*SELECTION*:
┄┄┄┄┄┄┄┄┄┄┄┄┄┄┄┄┄┄┄┄
Compressor Station Automation

The planned expenditures on the Compressor Station Control Systems Automation project do not meet the section 8.16(b)(i) of the Victorian Access Code test of producing sufficient revenue at the standard tariff to cover the investment.

However, the compressor control systems automation project is required to meet the new operating conditions for the system with an independent system operator. It will also allow VENCorp to operate the system more efficiently. The expenditure therefore falls under section 8.16(b)(iii) of the Victorian Access Code as it is required to maintain the safety and integrity of the system under the new operating regime.

Other System Capital Expenditure

The other capital expenditure projects, consisting of minor laterals and upgrades to the Principal System, amount to a total of approximately $4.5 million over the five year period to December 2002. These expenditures meet the section 8.16(b)(i) test through the annual growth in throughput of the system. This growth, excluding growth associated with tariffed extensions, averages approximately 4 PJ per annum. At the system average tariff this results in extra revenue of $1.4 million per annum. The incremental revenue requirement is of the order of $0.6 million per annum.

Category 5

Information Regarding Capacity and Volume Assumptions

5.1Description of System Capabilities

The Principal Transmission System is described in the table below and by the maps attached to the AAI.

Pipeline Licence / Location/Route / Length (km) / Pipe Diameter (mm)
┄┄┄┄┄┄┄┄┄┄┄┄┄┄┄┄┄┄┄┄
*GOAL*: Reproduce word for word the stretch of the gas transmission excerpt from "Information Regarding Capacity" through "to the AAI.".

Records from a spatial question set
┄┄┄┄┄┄┄┄┄┄┄┄┄┄┄┄┄┄┄┄
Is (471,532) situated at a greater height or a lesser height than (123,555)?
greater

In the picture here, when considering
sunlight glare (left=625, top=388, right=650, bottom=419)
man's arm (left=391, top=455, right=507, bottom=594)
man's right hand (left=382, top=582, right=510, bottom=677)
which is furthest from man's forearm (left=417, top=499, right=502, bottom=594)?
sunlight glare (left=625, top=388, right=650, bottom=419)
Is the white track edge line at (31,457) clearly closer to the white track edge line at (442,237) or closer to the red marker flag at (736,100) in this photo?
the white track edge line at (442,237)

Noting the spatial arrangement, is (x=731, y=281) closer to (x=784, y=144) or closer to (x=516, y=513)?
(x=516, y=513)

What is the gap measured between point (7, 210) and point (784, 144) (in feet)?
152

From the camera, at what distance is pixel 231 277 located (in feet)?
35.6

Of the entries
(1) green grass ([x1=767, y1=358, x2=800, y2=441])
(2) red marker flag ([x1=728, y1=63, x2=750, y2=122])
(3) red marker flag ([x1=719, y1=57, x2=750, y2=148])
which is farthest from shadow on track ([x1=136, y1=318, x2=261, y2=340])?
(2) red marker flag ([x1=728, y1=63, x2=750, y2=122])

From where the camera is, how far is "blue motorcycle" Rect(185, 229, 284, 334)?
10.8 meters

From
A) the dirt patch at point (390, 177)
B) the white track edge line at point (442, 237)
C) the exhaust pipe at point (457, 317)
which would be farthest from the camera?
┄┄┄┄┄┄┄┄┄┄┄┄┄┄┄┄┄┄┄┄
*WRITTEN ANSWER*:
Information Regarding Capacity and Volume Assumptions

5.1Description of System Capabilities

The Principal Transmission System is described in the table below and by the maps attached to the AAI.